## Aim of the task
Please copy the lines below, exactly as they are, from the one with "バッグ ミディアム def63732" through the one with "Иномарка гатчина карла маркса", and leave out the pictures.

## Records for the exercise
+---+
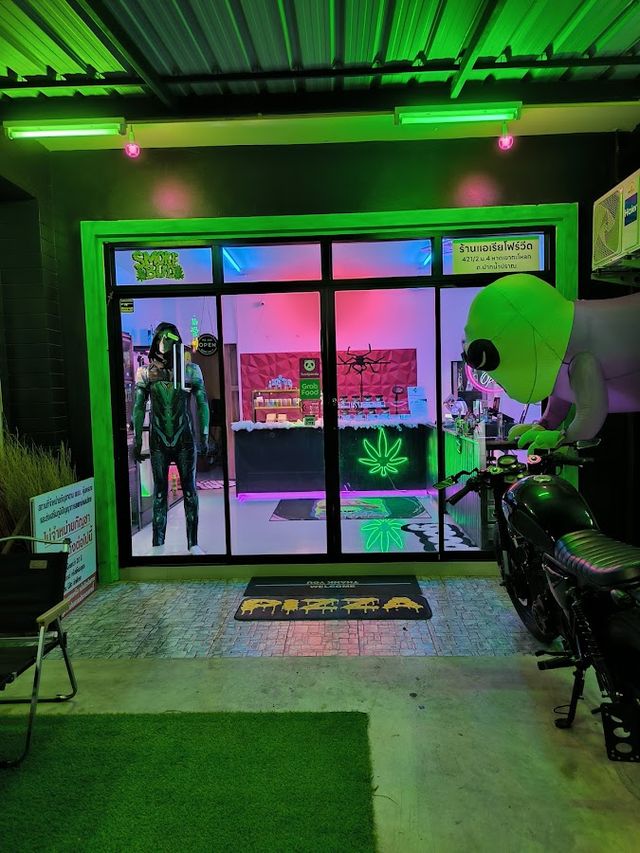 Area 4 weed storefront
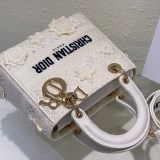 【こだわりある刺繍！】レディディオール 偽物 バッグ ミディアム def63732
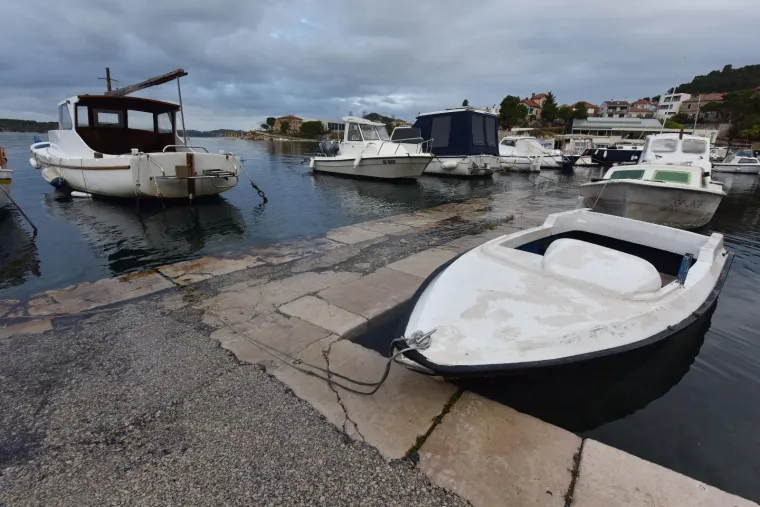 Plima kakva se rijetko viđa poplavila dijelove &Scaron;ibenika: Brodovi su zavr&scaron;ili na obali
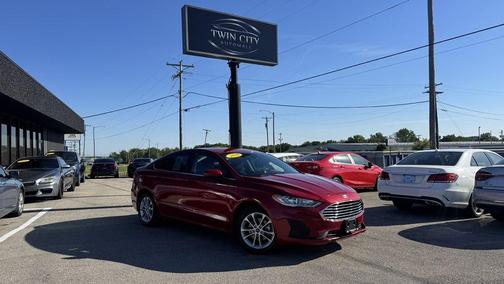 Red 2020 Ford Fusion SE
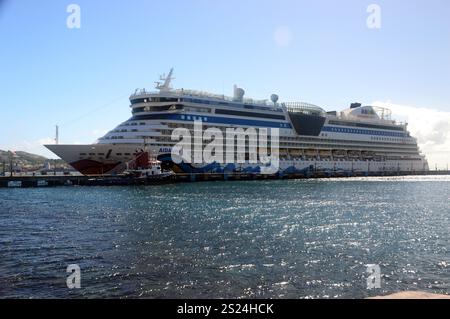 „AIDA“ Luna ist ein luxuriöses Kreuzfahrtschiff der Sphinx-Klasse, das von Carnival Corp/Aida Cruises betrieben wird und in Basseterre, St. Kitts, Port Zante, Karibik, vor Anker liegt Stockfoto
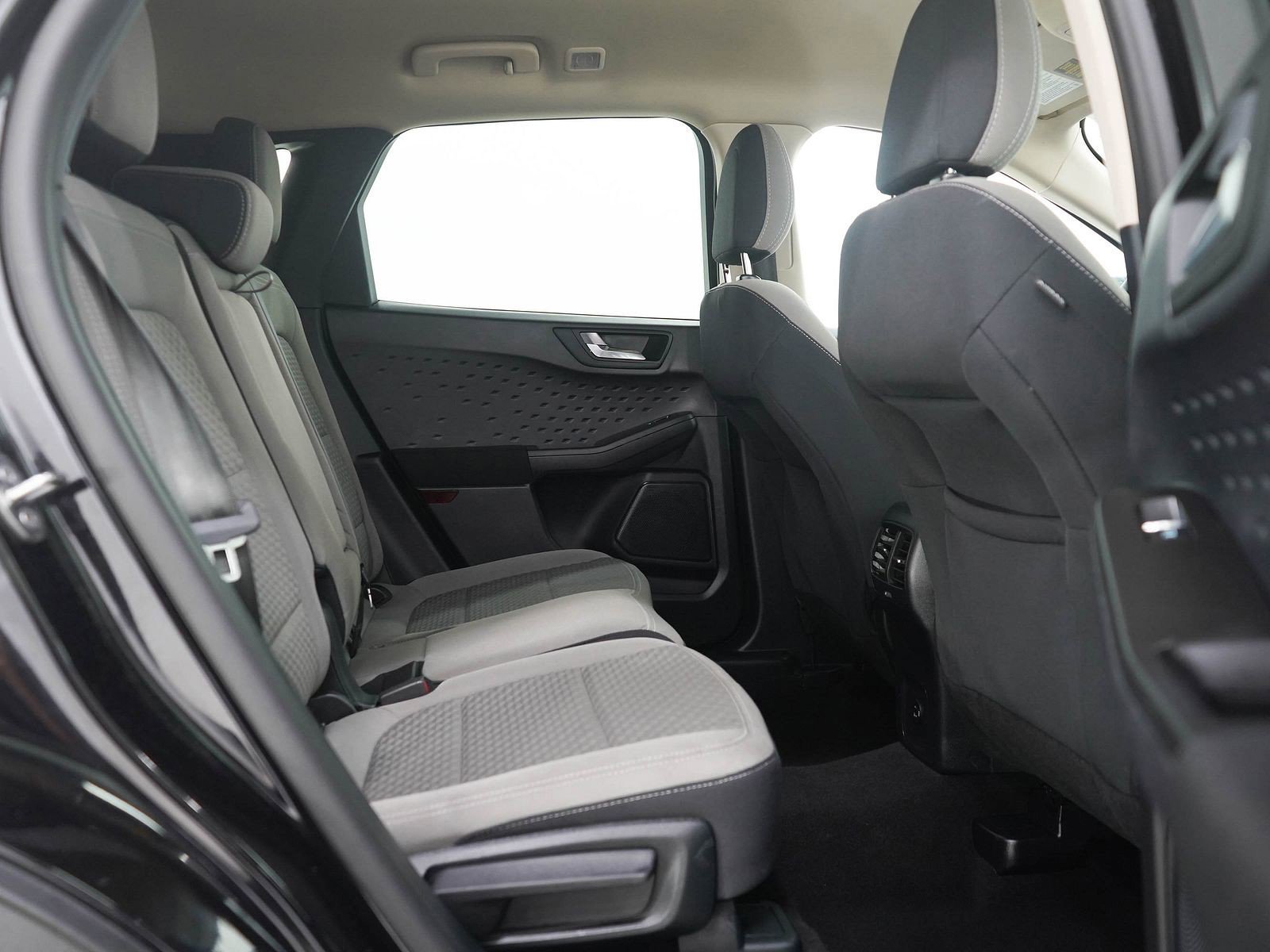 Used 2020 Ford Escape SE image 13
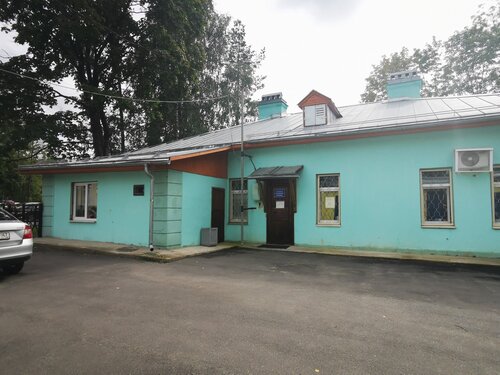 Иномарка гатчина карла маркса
+---+
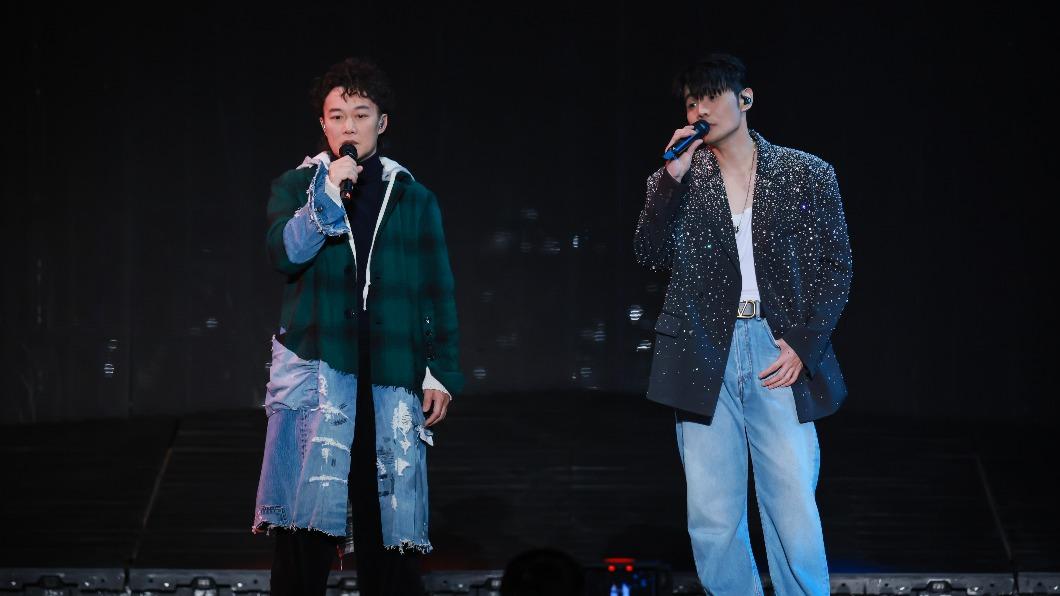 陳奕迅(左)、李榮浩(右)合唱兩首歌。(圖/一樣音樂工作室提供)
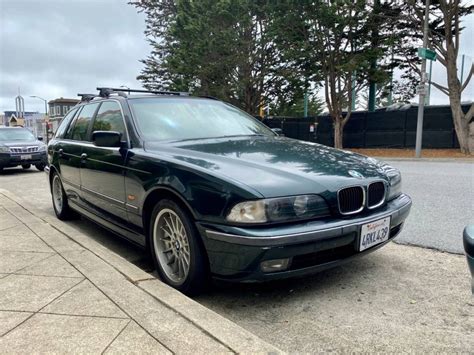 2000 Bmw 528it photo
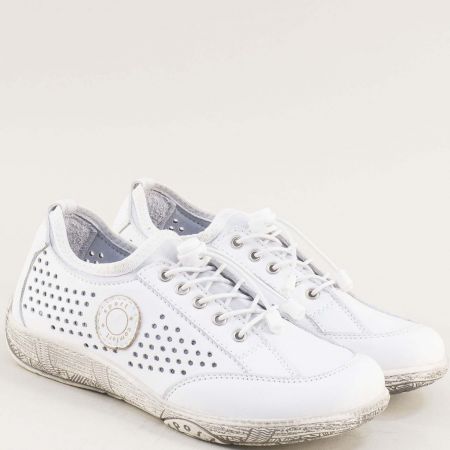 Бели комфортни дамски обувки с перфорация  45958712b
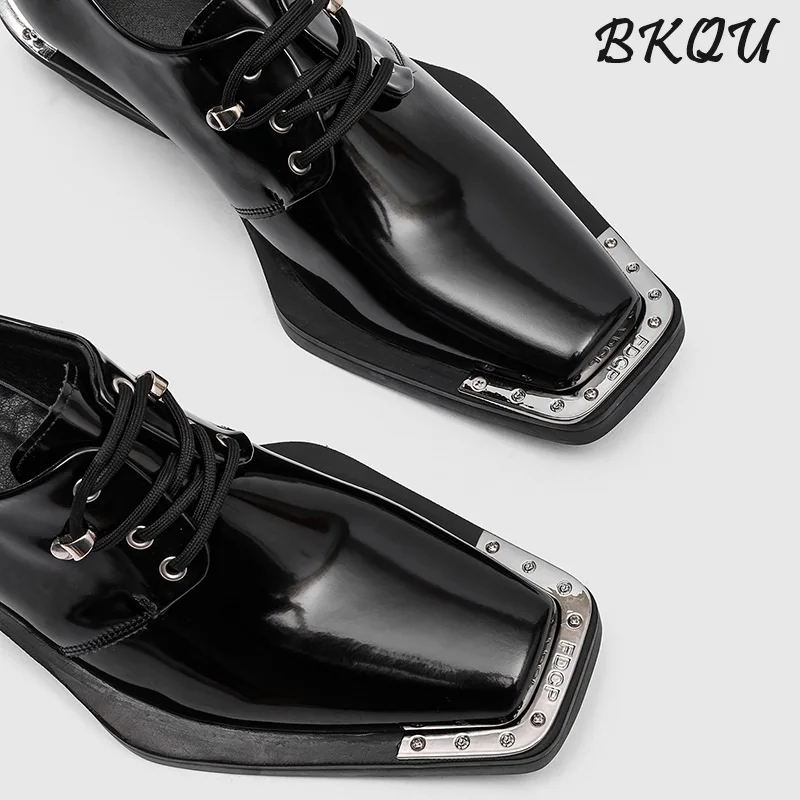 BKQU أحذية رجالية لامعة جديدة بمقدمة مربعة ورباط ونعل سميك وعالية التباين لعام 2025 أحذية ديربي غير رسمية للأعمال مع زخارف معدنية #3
+---+
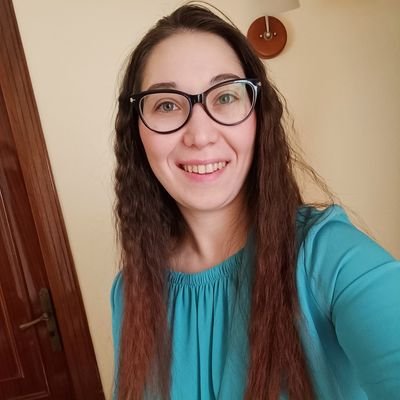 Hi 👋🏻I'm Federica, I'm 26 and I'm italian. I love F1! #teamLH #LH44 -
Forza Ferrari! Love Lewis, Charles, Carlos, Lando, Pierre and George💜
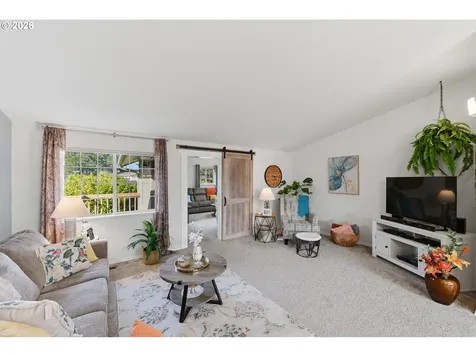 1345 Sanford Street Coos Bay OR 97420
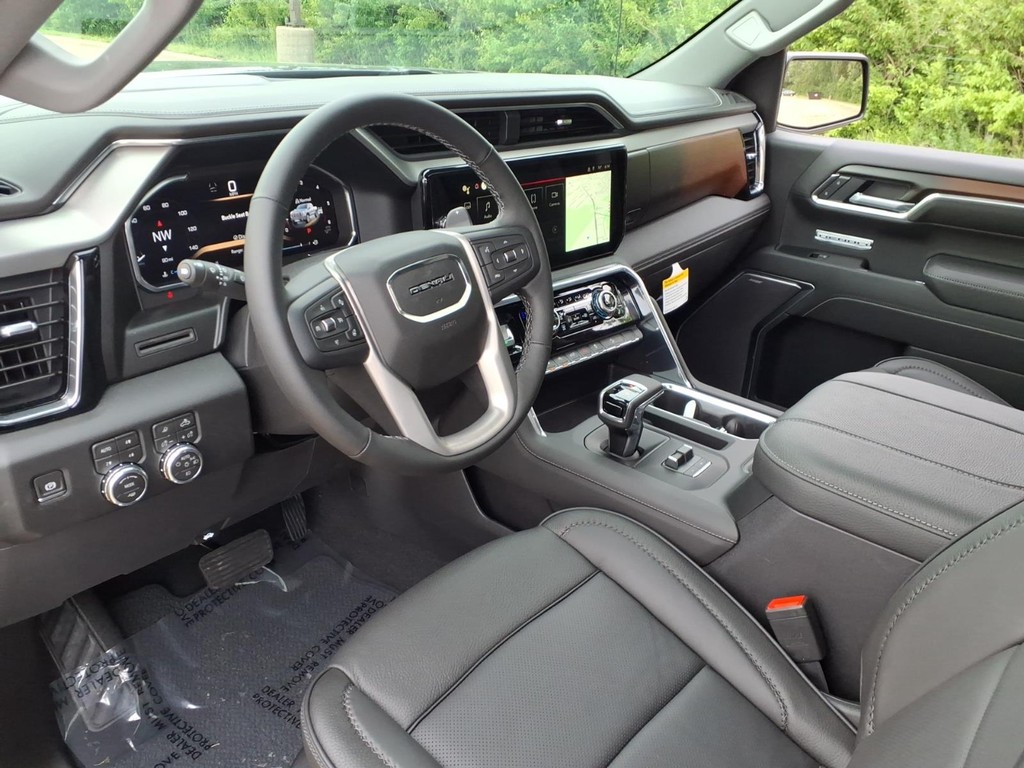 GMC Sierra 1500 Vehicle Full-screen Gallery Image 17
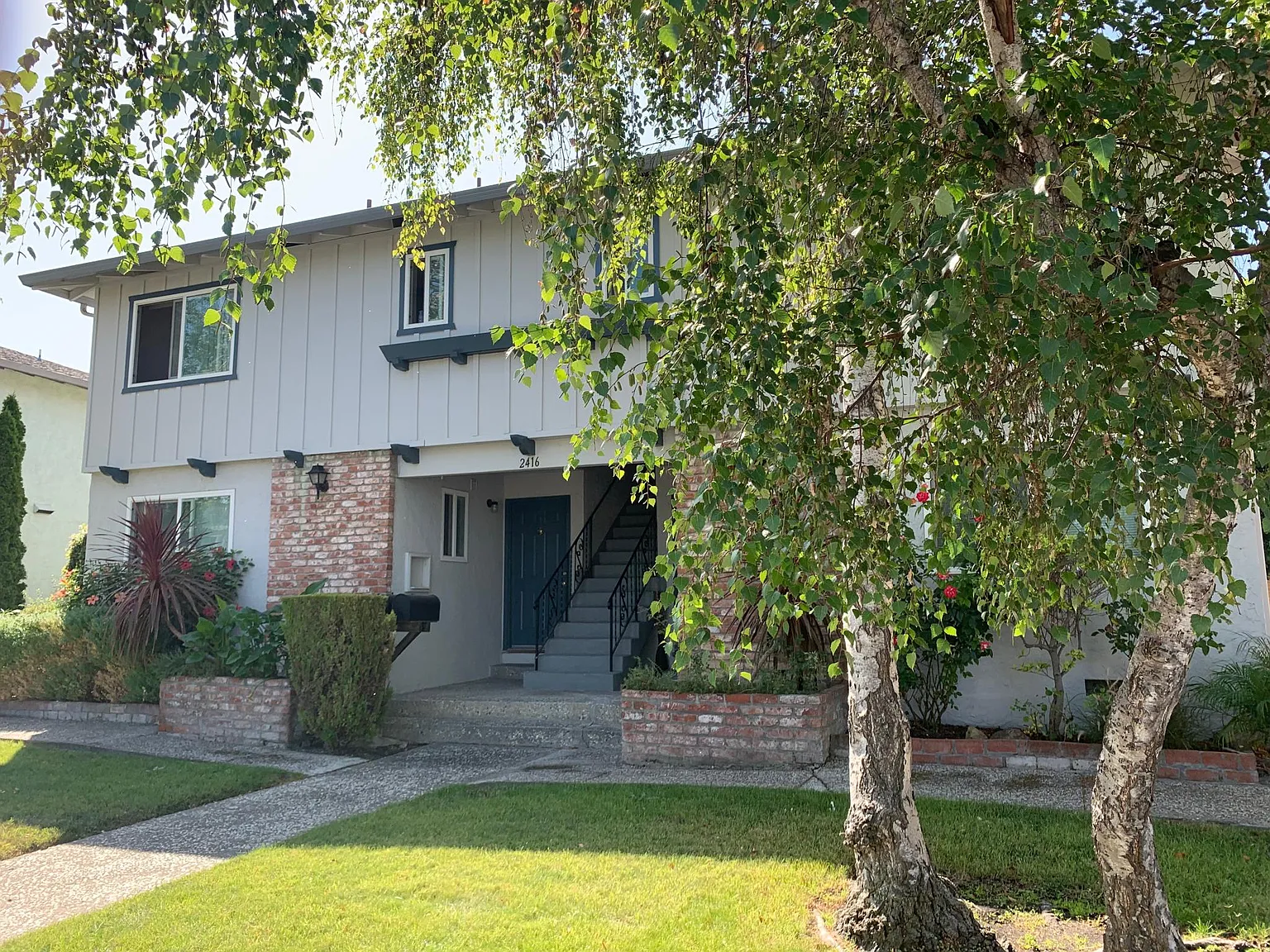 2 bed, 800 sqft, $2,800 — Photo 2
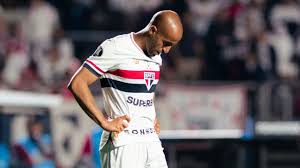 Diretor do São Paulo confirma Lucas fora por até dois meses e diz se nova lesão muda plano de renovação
+---+
## Exercise response
 【こだわりある刺繍！】レディディオール 偽物 バッグ ミディアム def63732
 Plima kakva se rijetko viđa poplavila dijelove &Scaron;ibenika: Brodovi su zavr&scaron;ili na obali
 Red 2020 Ford Fusion SE
 „AIDA“ Luna ist ein luxuriöses Kreuzfahrtschiff der Sphinx-Klasse, das von Carnival Corp/Aida Cruises betrieben wird und in Basseterre, St. Kitts, Port Zante, Karibik, vor Anker liegt Stockfoto
 Used 2020 Ford Escape SE image 13
 Иномарка гатчина карла маркса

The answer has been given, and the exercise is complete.